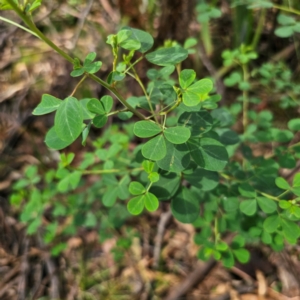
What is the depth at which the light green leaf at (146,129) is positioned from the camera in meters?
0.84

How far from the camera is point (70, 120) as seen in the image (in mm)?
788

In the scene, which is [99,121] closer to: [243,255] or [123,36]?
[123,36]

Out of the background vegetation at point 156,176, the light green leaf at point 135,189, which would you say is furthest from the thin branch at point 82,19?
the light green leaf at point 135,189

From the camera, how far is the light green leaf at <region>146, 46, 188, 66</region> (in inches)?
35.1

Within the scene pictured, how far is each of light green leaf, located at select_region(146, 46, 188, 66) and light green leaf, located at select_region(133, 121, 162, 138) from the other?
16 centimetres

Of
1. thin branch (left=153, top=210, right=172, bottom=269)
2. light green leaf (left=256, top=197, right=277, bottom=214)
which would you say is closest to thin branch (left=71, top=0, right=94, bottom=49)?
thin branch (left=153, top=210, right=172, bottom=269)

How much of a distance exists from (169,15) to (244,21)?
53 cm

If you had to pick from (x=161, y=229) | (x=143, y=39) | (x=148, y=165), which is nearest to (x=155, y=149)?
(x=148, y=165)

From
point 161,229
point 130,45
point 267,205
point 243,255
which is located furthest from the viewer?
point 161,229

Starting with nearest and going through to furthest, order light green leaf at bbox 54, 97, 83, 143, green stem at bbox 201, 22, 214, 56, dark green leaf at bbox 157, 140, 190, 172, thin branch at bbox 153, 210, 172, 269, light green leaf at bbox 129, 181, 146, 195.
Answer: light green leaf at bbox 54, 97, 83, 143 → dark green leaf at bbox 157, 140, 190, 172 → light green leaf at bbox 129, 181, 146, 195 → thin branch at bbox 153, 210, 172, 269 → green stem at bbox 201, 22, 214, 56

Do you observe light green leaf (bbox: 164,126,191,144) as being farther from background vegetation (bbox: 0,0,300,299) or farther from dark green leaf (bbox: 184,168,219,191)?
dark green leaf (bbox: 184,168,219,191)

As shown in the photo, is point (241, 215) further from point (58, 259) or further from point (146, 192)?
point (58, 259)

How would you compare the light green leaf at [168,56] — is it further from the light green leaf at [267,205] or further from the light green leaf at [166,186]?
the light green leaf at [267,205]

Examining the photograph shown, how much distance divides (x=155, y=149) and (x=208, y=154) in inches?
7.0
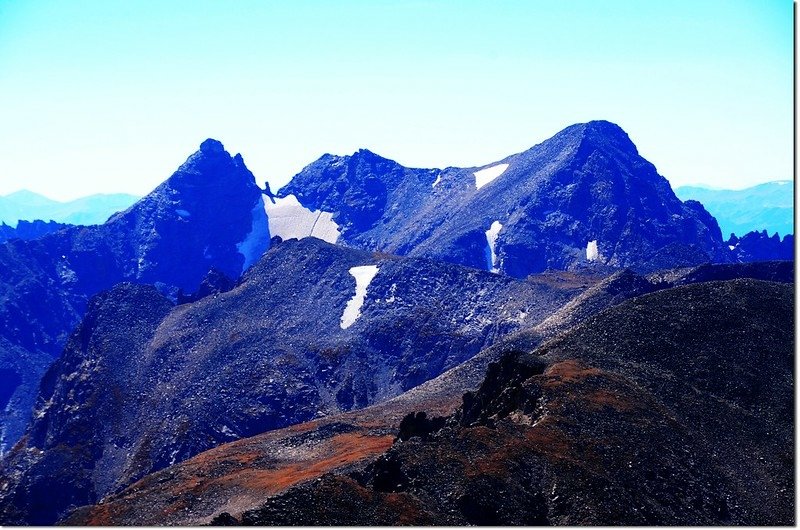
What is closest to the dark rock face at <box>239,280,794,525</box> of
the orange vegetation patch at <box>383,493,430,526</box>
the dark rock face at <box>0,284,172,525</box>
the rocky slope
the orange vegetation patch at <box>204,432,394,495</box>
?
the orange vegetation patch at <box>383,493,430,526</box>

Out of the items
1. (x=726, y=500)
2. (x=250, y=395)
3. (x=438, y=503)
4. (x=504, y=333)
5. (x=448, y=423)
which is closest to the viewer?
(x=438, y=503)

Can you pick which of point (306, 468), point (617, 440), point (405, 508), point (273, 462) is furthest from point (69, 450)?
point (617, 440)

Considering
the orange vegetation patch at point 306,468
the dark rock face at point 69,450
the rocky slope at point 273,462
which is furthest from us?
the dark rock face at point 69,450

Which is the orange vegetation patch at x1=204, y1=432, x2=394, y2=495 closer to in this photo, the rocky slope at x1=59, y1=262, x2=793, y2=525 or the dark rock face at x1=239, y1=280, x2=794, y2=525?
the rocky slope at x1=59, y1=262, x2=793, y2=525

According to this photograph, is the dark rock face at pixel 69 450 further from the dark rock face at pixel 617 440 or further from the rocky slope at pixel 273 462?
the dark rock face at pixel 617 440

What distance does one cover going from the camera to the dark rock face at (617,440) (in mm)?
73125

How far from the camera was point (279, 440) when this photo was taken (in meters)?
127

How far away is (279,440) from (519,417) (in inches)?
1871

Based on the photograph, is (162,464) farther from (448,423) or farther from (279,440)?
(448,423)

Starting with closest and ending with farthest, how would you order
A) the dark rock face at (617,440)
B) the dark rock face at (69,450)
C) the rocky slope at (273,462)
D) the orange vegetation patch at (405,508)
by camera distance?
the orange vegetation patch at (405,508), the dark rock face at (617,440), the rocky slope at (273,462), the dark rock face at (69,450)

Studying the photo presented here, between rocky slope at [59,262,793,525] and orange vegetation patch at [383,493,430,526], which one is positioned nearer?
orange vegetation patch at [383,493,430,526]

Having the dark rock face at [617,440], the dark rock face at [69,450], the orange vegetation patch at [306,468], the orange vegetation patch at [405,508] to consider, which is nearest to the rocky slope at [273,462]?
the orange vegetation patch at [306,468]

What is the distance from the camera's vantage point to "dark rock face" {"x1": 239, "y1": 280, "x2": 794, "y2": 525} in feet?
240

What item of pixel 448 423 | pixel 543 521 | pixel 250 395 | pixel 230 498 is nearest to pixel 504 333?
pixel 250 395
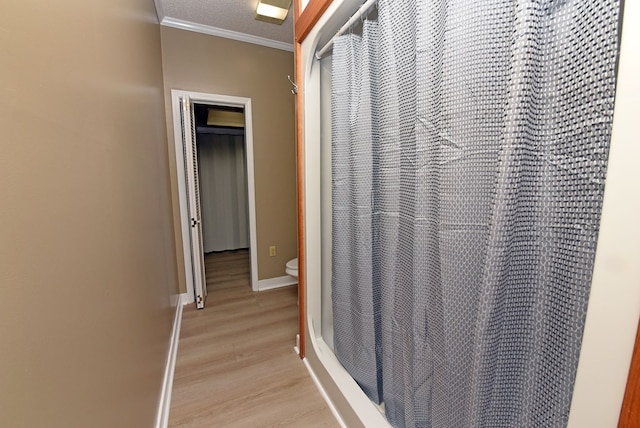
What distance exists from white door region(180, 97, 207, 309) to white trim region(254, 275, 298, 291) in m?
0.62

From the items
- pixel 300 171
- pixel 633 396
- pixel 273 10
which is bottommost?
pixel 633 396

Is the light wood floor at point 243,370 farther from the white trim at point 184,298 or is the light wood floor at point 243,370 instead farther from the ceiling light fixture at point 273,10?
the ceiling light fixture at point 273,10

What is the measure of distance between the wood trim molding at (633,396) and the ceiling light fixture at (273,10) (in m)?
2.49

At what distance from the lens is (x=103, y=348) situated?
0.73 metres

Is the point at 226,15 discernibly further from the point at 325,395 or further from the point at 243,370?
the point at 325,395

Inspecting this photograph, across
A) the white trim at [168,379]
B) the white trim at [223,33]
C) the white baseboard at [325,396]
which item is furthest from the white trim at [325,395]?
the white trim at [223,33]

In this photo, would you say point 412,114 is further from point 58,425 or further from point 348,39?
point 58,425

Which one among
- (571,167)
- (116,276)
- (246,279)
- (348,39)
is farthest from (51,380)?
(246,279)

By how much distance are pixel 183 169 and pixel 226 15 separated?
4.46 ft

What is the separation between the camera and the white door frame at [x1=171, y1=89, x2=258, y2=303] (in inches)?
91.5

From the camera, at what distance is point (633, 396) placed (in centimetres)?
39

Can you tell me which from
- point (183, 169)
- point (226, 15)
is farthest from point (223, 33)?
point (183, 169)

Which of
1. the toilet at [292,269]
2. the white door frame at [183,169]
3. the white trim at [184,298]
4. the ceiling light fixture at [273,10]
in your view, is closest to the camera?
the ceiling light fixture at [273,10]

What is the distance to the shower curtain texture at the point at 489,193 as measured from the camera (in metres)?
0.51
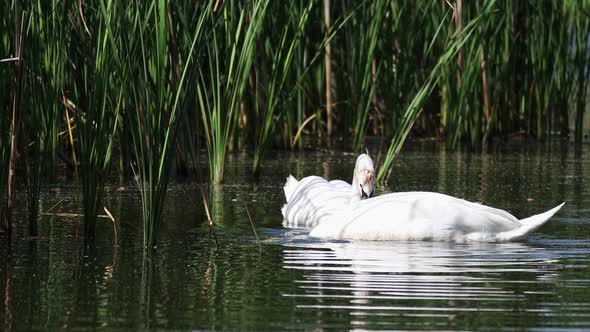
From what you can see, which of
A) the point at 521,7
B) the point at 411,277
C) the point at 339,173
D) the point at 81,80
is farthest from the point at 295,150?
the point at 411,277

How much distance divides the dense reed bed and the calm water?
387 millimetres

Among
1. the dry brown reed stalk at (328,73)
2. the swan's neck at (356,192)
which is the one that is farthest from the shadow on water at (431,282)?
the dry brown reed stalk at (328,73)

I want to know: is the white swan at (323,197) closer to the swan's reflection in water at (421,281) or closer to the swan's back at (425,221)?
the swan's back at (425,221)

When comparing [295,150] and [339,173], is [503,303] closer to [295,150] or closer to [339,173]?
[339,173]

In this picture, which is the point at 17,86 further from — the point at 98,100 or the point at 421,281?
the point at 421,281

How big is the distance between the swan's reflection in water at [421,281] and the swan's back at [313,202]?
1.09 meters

○ ○ ○ ○

§ **Your objective**: Output every line of the records above as a numbered list, omitting blank lines. Leave the pictures out of the answer.

§ **Solution to this exercise**:
1. What is the depth at which the light green leaf at (146,129) is positioned from the camera in meters?
2. 0.84
3. How far from the camera is point (70, 120) as seen in the image (in mm)?
4. 788
5. In the scene, which is [99,121] closer to: [243,255] or [123,36]?
6. [123,36]
7. Out of the background vegetation at point 156,176, the light green leaf at point 135,189, which would you say is furthest from the thin branch at point 82,19?
8. the light green leaf at point 135,189
9. From the camera, how far is the light green leaf at <region>146, 46, 188, 66</region> (in inches)?
10. 35.1
11. Within the scene pictured, how far is each of light green leaf, located at select_region(146, 46, 188, 66) and light green leaf, located at select_region(133, 121, 162, 138) from the other?
12. 16 centimetres
13. Of
14. 1. thin branch (left=153, top=210, right=172, bottom=269)
15. 2. light green leaf (left=256, top=197, right=277, bottom=214)
16. which would you say is closest to thin branch (left=71, top=0, right=94, bottom=49)?
17. thin branch (left=153, top=210, right=172, bottom=269)
18. How much of a distance exists from (169,15) to (244,21)?
19. 53 cm
20. If you had to pick from (x=161, y=229) | (x=143, y=39) | (x=148, y=165), which is nearest to (x=155, y=149)?
21. (x=148, y=165)
22. From
23. point 161,229
24. point 130,45
25. point 267,205
26. point 243,255
27. which is located furthest from the viewer?
28. point 161,229
29. Starting with nearest and going through to furthest, order light green leaf at bbox 54, 97, 83, 143, green stem at bbox 201, 22, 214, 56, dark green leaf at bbox 157, 140, 190, 172, thin branch at bbox 153, 210, 172, 269, light green leaf at bbox 129, 181, 146, 195.
30. Answer: light green leaf at bbox 54, 97, 83, 143 → dark green leaf at bbox 157, 140, 190, 172 → light green leaf at bbox 129, 181, 146, 195 → thin branch at bbox 153, 210, 172, 269 → green stem at bbox 201, 22, 214, 56
31. Do you observe light green leaf (bbox: 164,126,191,144) as being farther from background vegetation (bbox: 0,0,300,299) or farther from dark green leaf (bbox: 184,168,219,191)?
32. dark green leaf (bbox: 184,168,219,191)
33. As shown in the photo, is point (241, 215) further from point (58, 259) or further from point (146, 192)?
34. point (58, 259)
35. How would you compare the light green leaf at [168,56] — is it further from the light green leaf at [267,205] or further from the light green leaf at [166,186]?
36. the light green leaf at [267,205]
37. Examining the photograph shown, how much distance divides (x=155, y=149) and (x=208, y=154) in inches?
38. 7.0
39. What is closest to the dark rock face at <box>239,280,794,525</box> of
40. the orange vegetation patch at <box>383,493,430,526</box>
41. the dark rock face at <box>0,284,172,525</box>
42. the rocky slope
43. the orange vegetation patch at <box>204,432,394,495</box>
44. ?
45. the orange vegetation patch at <box>383,493,430,526</box>
46. Out of the items
47. 1. (x=726, y=500)
48. 2. (x=250, y=395)
49. 3. (x=438, y=503)
50. 4. (x=504, y=333)
51. 5. (x=448, y=423)
52. which is closest to the viewer?
53. (x=438, y=503)
54. Can you pick which of point (306, 468), point (617, 440), point (405, 508), point (273, 462) is furthest from point (69, 450)?
55. point (617, 440)
56. Considering
57. the orange vegetation patch at point 306,468
58. the dark rock face at point 69,450
59. the rocky slope at point 273,462
60. which is furthest from us?
61. the dark rock face at point 69,450
62. Which is the orange vegetation patch at x1=204, y1=432, x2=394, y2=495 closer to in this photo, the rocky slope at x1=59, y1=262, x2=793, y2=525 or the dark rock face at x1=239, y1=280, x2=794, y2=525?
63. the rocky slope at x1=59, y1=262, x2=793, y2=525
64. According to this photograph, is the dark rock face at pixel 69 450 further from the dark rock face at pixel 617 440 or further from the rocky slope at pixel 273 462?
65. the dark rock face at pixel 617 440
66. What distance does one cover going from the camera to the dark rock face at (617,440) (in mm)?
67. 73125
68. How far from the camera was point (279, 440) when this photo was taken (in meters)?
69. 127
70. How far away is (279,440) from (519,417) (in inches)?
71. 1871
72. Based on the photograph, is (162,464) farther from (448,423) or farther from (279,440)?
73. (448,423)
74. Starting with closest and ending with farthest, how would you order
75. A) the dark rock face at (617,440)
76. B) the dark rock face at (69,450)
77. C) the rocky slope at (273,462)
78. D) the orange vegetation patch at (405,508)
79. by camera distance?
80. the orange vegetation patch at (405,508), the dark rock face at (617,440), the rocky slope at (273,462), the dark rock face at (69,450)
81. Studying the photo presented here, between rocky slope at [59,262,793,525] and orange vegetation patch at [383,493,430,526], which one is positioned nearer?
82. orange vegetation patch at [383,493,430,526]
83. Having the dark rock face at [617,440], the dark rock face at [69,450], the orange vegetation patch at [306,468], the orange vegetation patch at [405,508] to consider, which is nearest to the rocky slope at [273,462]?
84. the orange vegetation patch at [306,468]
85. What is the distance from the camera's vantage point to "dark rock face" {"x1": 239, "y1": 280, "x2": 794, "y2": 525} in feet?
86. 240
87. What item of pixel 448 423 | pixel 543 521 | pixel 250 395 | pixel 230 498 is nearest to pixel 504 333?
88. pixel 250 395
89. What distance exists from white door region(180, 97, 207, 309) to white trim region(254, 275, 298, 291) in m?
90. 0.62
91. From the items
92. - pixel 300 171
93. - pixel 633 396
94. - pixel 273 10
95. which is bottommost?
96. pixel 633 396
97. Is the light wood floor at point 243,370 farther from the white trim at point 184,298 or is the light wood floor at point 243,370 instead farther from the ceiling light fixture at point 273,10?
98. the ceiling light fixture at point 273,10
99. What is the measure of distance between the wood trim molding at (633,396) and the ceiling light fixture at (273,10) (in m)?
100. 2.49
101. At what distance from the lens is (x=103, y=348) situated?
102. 0.73 metres
103. Is the point at 226,15 discernibly further from the point at 325,395 or further from the point at 243,370?
104. the point at 325,395
105. Inspecting this photograph, across
106. A) the white trim at [168,379]
107. B) the white trim at [223,33]
108. C) the white baseboard at [325,396]
109. which item is furthest from the white trim at [325,395]?
110. the white trim at [223,33]
111. In this photo, would you say point 412,114 is further from point 58,425 or further from point 348,39?
112. point 58,425
113. Which one among
114. - (571,167)
115. - (116,276)
116. - (246,279)
117. - (348,39)
118. is farthest from (51,380)?
119. (246,279)
120. By how much distance are pixel 183 169 and pixel 226 15 separated?
121. 4.46 ft
122. What is the separation between the camera and the white door frame at [x1=171, y1=89, x2=258, y2=303] (in inches)?
123. 91.5
124. From the camera, at what distance is point (633, 396) placed (in centimetres)?
125. 39
126. Can you tell me which from
127. - point (183, 169)
128. - point (226, 15)
129. is farthest from point (223, 33)?
130. point (183, 169)
131. Which of
132. 1. the toilet at [292,269]
133. 2. the white door frame at [183,169]
134. 3. the white trim at [184,298]
135. 4. the ceiling light fixture at [273,10]
136. in your view, is closest to the camera?
137. the ceiling light fixture at [273,10]
138. What is the distance to the shower curtain texture at the point at 489,193 as measured from the camera (in metres)?
139. 0.51
140. From what you can see, which of
141. A) the point at 521,7
142. B) the point at 411,277
143. C) the point at 339,173
144. D) the point at 81,80
145. is farthest from the point at 295,150?
146. the point at 411,277
147. How much distance divides the dense reed bed and the calm water?
148. 387 millimetres
149. Among
150. 1. the dry brown reed stalk at (328,73)
151. 2. the swan's neck at (356,192)
152. which is the one that is farthest from the shadow on water at (431,282)?
153. the dry brown reed stalk at (328,73)
154. I want to know: is the white swan at (323,197) closer to the swan's reflection in water at (421,281) or closer to the swan's back at (425,221)?
155. the swan's back at (425,221)
156. When comparing [295,150] and [339,173], is [503,303] closer to [295,150] or closer to [339,173]?
157. [339,173]
158. In this picture, which is the point at 17,86 further from — the point at 98,100 or the point at 421,281?
159. the point at 421,281
160. How big is the distance between the swan's reflection in water at [421,281] and the swan's back at [313,202]?
161. 1.09 meters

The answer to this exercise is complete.